Source passage.
Tips for Loading Data into RDBMS

Sometimes people set up a little database, perhaps put some data into it, point an application at it and let it run. Sometimes that's the right balance of pragmatism and perfection. Sometimes however, there are reasons to be a little more diligent. if the situation calls for any of

large datasets
testing (either behaviour verification or performance metrics)
frequent (re)deployment, perhaps for archive instances, additional usage needs, etc.

This article therefore collects a few tips to improve the process of loading data into the RDBMS; some general tips and some suggestions for particular databases. In this article I'm going to be lazy about explcitly stating my assumptions, this is mostly about listing some of the low-hanging fruit of improving database load times, not about squeezing every bit of performance.

Stored data entries:
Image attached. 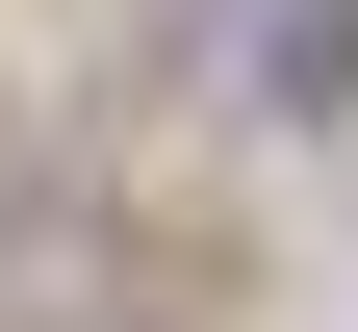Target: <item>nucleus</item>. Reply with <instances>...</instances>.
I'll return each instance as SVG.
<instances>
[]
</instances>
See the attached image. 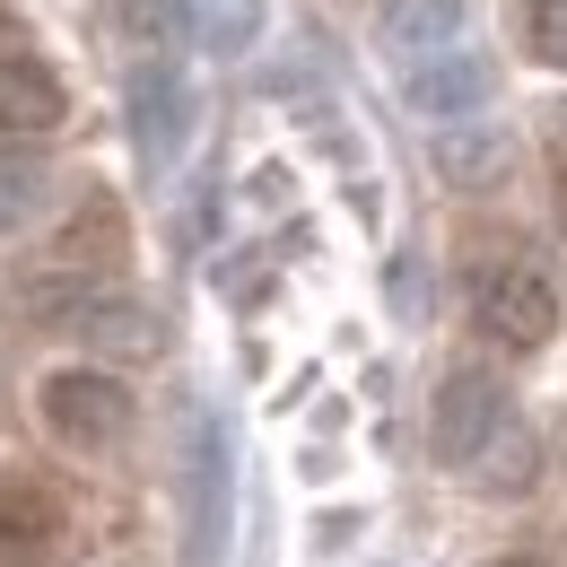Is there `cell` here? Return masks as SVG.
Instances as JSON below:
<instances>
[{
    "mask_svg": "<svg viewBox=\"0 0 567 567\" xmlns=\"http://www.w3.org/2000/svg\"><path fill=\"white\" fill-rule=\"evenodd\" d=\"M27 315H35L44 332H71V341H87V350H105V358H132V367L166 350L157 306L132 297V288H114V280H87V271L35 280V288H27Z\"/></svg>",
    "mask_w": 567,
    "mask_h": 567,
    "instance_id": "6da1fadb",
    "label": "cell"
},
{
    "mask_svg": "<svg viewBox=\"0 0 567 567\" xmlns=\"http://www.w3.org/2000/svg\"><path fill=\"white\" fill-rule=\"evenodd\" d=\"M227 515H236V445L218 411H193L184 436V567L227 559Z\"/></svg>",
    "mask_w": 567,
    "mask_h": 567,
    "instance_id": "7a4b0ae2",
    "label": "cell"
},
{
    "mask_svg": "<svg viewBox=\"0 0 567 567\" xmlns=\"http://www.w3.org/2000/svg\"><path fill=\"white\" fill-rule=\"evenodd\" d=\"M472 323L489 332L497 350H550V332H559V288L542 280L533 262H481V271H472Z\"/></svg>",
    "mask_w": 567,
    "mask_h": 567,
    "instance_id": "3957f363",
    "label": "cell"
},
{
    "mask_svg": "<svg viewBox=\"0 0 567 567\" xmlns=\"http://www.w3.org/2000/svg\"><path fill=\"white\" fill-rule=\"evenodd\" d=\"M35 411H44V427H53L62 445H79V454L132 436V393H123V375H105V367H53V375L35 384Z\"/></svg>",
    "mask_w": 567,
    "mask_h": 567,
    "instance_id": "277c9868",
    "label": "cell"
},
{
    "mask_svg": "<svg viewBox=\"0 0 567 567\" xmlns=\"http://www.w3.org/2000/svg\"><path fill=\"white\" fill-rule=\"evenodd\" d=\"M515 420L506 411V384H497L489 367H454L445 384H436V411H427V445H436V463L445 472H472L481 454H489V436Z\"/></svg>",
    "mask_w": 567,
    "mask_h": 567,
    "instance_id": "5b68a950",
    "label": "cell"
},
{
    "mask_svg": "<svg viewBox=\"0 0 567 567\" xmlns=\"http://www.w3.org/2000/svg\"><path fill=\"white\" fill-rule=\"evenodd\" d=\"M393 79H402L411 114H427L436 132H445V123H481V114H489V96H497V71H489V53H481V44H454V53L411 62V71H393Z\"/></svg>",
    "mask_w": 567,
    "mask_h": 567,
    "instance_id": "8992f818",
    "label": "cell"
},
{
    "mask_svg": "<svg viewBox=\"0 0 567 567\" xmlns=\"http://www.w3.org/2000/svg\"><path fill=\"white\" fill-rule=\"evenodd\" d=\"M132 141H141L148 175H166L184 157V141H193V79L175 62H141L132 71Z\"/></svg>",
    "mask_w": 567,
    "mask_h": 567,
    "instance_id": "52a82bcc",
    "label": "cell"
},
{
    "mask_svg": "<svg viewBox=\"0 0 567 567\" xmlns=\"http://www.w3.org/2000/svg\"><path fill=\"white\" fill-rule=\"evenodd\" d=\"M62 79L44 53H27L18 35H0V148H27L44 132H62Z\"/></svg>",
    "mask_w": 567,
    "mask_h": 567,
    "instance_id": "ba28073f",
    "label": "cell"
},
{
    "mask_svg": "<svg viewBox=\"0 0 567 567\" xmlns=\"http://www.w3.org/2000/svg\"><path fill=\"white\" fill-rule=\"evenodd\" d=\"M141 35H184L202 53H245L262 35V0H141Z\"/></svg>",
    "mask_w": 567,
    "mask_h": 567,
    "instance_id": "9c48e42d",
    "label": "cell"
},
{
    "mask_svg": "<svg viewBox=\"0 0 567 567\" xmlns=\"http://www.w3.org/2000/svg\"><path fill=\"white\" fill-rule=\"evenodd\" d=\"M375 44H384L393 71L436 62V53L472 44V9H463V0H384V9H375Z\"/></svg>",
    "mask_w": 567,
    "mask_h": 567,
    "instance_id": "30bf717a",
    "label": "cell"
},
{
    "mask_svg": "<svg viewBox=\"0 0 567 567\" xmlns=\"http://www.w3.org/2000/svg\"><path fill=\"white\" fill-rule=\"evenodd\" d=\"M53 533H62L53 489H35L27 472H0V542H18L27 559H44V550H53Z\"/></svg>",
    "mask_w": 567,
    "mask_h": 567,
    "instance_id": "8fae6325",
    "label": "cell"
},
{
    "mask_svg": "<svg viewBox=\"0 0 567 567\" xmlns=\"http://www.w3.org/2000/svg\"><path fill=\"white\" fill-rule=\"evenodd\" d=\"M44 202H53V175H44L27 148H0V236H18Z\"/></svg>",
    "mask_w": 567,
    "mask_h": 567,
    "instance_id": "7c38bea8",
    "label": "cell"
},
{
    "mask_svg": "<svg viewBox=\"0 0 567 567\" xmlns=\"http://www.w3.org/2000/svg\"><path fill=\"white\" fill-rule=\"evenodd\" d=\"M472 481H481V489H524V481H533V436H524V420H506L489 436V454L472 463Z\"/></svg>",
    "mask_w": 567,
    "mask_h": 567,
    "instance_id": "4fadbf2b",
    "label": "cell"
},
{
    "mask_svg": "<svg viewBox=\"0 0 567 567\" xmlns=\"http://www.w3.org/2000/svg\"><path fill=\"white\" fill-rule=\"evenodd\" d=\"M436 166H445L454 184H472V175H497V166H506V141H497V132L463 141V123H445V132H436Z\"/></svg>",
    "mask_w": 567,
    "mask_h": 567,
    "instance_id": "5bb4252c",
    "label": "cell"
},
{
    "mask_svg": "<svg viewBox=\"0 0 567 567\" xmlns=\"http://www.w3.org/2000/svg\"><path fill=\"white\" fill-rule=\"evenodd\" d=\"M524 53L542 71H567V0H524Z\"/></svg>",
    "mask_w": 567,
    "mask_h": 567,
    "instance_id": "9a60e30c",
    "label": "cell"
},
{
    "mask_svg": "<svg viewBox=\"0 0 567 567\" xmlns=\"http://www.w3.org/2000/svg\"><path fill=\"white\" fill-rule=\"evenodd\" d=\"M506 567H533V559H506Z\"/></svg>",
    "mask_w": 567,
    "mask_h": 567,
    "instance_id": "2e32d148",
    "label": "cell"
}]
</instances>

--

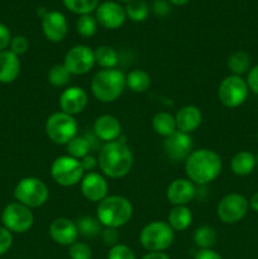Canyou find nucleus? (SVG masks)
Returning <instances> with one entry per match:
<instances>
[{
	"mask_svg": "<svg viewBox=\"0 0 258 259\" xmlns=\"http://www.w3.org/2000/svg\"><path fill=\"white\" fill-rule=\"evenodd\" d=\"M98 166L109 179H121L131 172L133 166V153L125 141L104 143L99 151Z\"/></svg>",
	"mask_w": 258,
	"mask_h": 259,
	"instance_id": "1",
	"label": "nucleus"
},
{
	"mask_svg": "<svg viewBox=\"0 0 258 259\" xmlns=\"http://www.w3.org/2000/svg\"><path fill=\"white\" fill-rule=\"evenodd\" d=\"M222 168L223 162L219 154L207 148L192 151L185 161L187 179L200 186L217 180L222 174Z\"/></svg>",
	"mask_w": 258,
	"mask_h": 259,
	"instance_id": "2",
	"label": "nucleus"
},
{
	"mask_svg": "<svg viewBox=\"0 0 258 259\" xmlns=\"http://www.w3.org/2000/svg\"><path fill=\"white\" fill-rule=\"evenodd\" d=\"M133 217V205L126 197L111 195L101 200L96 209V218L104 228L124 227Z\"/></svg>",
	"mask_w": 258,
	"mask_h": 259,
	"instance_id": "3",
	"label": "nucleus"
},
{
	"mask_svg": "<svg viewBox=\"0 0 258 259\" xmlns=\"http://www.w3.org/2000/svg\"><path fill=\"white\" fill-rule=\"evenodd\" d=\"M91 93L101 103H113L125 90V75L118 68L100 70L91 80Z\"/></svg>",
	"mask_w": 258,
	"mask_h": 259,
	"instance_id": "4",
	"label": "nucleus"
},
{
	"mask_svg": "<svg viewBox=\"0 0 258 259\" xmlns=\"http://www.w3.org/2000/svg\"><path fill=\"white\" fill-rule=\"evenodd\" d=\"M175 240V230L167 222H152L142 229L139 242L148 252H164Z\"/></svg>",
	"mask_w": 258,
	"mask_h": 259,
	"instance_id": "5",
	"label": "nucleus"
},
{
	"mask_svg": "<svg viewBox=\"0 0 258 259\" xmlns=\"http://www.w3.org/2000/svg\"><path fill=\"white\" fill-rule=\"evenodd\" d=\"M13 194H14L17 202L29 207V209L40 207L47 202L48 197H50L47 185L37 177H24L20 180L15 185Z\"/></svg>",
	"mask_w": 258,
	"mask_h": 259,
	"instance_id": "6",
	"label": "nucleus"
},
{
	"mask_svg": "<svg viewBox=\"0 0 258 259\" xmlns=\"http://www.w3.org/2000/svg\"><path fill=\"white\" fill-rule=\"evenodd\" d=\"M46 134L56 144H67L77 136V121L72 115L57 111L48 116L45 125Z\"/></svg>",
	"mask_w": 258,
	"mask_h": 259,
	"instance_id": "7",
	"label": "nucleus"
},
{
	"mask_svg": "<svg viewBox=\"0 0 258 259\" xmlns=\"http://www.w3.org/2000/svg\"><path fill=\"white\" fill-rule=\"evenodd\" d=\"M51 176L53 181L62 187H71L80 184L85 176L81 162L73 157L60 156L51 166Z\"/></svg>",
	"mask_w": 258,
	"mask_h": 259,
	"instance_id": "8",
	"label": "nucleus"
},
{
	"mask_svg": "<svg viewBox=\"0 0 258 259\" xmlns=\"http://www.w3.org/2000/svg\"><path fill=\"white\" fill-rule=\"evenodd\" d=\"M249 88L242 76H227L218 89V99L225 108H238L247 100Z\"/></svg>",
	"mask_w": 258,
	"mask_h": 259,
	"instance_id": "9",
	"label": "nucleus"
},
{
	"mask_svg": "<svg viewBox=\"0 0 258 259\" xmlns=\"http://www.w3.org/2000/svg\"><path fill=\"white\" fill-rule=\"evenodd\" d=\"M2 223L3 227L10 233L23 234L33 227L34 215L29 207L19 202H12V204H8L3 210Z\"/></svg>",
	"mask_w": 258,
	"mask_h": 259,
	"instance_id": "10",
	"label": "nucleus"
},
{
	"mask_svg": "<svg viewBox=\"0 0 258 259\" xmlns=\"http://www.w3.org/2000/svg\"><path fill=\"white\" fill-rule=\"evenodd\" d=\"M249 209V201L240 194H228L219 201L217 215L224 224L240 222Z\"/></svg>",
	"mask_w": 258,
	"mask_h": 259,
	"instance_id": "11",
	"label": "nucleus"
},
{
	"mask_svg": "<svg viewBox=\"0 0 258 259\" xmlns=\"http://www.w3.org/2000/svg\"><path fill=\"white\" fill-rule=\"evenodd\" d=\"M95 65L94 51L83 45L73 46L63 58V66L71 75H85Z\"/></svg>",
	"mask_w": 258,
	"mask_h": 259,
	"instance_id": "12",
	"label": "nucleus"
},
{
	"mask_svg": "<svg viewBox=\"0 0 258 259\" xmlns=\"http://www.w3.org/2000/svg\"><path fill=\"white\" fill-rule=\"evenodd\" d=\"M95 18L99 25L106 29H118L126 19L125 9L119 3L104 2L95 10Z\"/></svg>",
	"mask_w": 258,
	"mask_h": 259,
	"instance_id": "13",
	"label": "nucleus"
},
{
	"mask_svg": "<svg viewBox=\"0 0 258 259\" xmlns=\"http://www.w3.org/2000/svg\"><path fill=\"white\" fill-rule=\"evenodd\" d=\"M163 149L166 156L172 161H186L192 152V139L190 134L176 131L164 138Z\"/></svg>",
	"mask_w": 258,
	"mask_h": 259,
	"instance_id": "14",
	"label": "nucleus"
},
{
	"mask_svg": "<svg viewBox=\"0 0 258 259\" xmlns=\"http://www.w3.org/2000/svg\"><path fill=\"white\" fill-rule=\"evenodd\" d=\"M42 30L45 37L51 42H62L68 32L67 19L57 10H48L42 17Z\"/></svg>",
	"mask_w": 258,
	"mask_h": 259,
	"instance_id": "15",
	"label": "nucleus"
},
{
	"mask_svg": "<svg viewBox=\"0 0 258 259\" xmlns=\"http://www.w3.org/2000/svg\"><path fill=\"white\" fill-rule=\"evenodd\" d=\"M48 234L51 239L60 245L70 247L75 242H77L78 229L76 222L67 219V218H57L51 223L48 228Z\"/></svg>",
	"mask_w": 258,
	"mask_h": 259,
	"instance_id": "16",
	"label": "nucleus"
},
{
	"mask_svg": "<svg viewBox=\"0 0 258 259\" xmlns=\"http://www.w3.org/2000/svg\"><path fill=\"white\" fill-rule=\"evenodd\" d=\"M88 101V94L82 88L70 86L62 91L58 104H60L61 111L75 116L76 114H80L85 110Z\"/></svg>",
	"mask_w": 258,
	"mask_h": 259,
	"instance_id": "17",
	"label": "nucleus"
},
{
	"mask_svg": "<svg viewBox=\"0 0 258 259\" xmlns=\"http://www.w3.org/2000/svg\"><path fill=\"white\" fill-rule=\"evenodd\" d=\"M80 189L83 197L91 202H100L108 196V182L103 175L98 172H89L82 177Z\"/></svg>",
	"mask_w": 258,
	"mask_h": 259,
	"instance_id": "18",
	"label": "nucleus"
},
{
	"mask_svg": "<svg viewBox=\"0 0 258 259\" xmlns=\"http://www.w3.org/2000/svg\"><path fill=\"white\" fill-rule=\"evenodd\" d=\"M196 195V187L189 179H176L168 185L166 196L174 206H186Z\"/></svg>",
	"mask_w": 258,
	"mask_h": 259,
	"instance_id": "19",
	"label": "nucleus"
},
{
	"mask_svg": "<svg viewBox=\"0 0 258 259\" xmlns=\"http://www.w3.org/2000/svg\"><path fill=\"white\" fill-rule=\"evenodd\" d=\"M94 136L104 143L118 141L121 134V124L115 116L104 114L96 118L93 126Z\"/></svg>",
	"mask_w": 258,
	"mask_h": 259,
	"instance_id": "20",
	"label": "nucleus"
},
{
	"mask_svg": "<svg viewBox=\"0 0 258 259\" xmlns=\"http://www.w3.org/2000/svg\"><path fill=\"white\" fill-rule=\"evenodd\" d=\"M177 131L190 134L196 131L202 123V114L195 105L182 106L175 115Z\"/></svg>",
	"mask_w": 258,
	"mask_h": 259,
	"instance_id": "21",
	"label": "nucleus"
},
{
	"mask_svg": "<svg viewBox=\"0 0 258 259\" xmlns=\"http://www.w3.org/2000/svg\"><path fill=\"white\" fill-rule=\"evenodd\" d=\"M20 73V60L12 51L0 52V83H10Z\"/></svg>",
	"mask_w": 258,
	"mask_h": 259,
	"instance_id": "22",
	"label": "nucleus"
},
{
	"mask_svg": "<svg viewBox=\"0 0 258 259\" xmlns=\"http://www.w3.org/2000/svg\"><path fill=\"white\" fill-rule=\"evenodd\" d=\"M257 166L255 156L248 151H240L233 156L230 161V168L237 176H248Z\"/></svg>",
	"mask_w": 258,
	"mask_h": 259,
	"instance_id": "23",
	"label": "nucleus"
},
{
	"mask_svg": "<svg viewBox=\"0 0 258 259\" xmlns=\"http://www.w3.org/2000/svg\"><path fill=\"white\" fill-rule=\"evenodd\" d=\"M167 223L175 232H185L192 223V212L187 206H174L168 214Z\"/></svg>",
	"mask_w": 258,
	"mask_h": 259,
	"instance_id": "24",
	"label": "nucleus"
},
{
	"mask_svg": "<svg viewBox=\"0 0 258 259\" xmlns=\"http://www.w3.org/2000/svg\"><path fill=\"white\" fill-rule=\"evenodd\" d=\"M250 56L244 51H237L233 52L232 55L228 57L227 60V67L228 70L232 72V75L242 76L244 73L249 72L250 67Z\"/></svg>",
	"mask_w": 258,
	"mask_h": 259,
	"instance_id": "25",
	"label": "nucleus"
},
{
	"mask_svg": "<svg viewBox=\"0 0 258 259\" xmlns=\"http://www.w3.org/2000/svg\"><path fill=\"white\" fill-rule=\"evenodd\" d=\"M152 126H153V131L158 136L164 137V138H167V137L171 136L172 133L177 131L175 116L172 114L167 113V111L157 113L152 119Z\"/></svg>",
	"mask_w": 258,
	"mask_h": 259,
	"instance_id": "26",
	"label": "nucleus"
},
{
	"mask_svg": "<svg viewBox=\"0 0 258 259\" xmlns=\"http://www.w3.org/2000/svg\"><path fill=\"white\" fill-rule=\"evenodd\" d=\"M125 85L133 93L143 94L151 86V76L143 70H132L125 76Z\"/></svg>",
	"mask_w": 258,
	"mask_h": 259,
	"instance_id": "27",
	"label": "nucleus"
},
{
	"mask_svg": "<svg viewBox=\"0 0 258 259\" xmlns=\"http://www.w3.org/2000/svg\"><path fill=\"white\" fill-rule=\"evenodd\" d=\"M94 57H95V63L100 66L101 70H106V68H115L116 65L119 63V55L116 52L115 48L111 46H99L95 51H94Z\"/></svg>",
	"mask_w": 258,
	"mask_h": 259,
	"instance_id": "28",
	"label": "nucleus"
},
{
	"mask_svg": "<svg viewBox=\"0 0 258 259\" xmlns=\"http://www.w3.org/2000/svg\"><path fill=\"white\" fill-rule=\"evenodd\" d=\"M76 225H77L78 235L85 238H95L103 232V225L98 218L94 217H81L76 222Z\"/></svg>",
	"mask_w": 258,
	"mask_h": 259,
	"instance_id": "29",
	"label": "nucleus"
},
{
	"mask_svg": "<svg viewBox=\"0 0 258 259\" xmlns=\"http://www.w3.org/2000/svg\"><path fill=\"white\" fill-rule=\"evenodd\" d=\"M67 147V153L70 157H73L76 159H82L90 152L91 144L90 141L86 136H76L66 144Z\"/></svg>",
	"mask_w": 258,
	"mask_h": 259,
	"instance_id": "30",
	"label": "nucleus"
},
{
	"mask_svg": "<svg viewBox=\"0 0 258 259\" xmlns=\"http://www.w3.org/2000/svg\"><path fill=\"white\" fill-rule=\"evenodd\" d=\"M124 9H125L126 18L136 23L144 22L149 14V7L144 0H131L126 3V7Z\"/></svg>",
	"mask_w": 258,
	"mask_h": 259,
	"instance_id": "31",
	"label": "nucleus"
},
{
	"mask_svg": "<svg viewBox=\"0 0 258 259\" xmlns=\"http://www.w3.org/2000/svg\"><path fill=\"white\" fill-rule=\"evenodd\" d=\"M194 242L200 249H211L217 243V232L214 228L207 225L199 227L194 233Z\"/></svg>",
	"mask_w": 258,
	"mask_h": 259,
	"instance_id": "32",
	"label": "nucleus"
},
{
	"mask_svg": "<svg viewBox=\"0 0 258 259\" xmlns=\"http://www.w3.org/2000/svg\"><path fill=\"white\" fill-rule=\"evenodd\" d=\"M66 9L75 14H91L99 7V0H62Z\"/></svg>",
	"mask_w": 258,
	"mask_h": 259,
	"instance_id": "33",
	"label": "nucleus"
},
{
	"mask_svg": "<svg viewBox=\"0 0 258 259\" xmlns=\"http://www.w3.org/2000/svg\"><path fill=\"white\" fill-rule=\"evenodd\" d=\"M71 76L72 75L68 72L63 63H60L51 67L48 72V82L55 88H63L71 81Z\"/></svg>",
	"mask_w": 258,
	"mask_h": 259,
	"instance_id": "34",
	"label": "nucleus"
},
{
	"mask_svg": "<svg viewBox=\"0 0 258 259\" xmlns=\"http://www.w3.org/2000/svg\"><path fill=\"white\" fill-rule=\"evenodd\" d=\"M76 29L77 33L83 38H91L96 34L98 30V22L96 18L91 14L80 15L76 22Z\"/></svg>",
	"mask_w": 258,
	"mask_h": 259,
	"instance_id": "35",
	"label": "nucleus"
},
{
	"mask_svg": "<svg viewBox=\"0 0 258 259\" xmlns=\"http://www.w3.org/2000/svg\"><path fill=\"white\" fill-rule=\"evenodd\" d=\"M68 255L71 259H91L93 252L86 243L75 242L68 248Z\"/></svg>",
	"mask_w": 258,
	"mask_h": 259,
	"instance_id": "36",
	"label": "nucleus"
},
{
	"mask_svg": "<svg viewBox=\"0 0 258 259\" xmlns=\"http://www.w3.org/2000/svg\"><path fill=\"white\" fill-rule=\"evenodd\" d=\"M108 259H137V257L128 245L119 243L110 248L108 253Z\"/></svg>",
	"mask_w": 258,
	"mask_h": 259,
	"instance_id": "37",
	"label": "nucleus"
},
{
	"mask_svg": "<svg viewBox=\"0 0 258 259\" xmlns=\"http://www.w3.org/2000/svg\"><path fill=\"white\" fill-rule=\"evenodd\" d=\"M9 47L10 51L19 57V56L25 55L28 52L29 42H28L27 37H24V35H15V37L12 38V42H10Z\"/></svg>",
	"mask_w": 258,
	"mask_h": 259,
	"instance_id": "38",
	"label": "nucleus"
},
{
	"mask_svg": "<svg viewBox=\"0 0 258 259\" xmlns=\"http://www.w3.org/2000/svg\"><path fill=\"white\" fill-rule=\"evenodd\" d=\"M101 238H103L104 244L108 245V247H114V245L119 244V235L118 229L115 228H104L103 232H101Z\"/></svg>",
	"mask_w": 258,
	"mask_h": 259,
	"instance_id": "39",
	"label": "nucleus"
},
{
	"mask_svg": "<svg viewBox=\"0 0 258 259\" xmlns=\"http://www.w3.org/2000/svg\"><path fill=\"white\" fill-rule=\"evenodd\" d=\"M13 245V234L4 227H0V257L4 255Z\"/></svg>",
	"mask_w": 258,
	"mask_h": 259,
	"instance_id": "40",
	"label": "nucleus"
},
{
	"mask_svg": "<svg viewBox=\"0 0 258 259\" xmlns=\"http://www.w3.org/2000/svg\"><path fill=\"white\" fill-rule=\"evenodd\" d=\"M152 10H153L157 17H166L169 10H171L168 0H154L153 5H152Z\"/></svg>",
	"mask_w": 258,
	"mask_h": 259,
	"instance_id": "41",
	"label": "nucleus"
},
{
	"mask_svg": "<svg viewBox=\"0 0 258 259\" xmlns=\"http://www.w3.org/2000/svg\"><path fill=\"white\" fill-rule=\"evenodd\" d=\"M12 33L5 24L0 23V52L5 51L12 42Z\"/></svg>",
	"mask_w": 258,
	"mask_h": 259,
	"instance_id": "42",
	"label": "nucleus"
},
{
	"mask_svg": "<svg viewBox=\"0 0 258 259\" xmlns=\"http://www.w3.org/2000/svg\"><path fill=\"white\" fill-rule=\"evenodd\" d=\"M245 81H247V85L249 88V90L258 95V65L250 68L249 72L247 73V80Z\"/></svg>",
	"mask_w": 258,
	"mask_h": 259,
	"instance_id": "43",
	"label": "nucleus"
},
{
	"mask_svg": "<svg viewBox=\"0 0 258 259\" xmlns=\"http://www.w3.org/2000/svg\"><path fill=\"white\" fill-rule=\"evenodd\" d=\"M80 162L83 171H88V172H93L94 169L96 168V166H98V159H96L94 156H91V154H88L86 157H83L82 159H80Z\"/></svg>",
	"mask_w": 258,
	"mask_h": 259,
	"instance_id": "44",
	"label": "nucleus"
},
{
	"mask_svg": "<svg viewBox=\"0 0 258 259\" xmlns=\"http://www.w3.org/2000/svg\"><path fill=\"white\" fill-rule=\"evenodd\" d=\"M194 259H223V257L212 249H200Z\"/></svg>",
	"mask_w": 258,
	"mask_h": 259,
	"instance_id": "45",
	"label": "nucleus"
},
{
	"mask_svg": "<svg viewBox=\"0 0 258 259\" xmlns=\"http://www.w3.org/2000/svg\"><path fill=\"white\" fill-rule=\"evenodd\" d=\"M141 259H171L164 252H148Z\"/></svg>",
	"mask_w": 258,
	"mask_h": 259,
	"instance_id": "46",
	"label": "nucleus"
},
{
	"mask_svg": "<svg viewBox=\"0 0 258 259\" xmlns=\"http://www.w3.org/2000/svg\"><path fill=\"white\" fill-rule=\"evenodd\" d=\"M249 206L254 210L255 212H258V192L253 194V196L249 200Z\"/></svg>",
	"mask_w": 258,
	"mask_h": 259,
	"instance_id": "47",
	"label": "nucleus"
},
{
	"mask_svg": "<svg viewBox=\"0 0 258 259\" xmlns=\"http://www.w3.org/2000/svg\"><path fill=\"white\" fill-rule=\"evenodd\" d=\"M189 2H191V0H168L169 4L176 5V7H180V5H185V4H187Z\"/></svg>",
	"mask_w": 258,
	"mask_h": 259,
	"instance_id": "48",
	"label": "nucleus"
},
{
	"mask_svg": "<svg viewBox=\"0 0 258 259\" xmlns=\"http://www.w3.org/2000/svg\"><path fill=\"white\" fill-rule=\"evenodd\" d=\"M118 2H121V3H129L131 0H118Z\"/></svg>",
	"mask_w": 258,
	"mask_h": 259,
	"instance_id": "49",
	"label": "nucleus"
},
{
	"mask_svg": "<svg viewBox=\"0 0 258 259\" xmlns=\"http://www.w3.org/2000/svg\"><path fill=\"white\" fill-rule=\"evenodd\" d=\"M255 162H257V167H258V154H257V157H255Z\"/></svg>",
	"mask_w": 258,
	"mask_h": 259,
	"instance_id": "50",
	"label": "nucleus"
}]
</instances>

Written exercise 1.
Using the article on loading data into an RDBMS, list every situation it says may call for more diligence.
Written exercise 2.
Answer these questions from the article on loading data into an RDBMS:
(a) Which two kinds of testing does it name?
(b) Besides general tips, what else does the article collect?
(c) What does the writer say the article is not about?
Written exercise 3.
Write the next part of the article on loading data into an RDBMS, starting after its final sentence.
This material has nothing to do with the article on loading data into an RDBMS.

Written response 1.
- large datasets
- testing (either behaviour verification or performance metrics)
- frequent (re)deployment, perhaps for archive instances, additional usage needs, etc.

Written response 2.
(a) Behaviour verification and performance metrics.
(b) Suggestions for particular databases.
(c) Squeezing every bit of performance.

Written response 3.
General Principles

Since there's no reasonable point in making optimization effort unless you can determine whether it helps or not, you want some visibility into your load process. time(1) and pv(1) are both good tools to give just a little extra visibility into your load process, although if your needs are more heavy duty, you might want to consider instrumenting the process more deeply. Here are some brief hints:

mytop(1)
a metrics tool such as ganglia with a module/plugin for mysql stats
send data at "breakpoints" in the load process to statsd or graphite

Consider, but don't blindly apply the following:

If you know your data to be imported is good, turn of your constraint checking, foreign key and uniqueness checking
Create your indices after the load
Turn off transactions
Turn off/down logging
Chunk your input data to limit the number of rows loaded in a single command/from a single file
Have the input data as "close" as possible (hardware-wise/network-wise) to the database server

MySQL

I'm assuming the storage engine InnoDB, other storage engines might benefit from ( other|different ) issues/approaches.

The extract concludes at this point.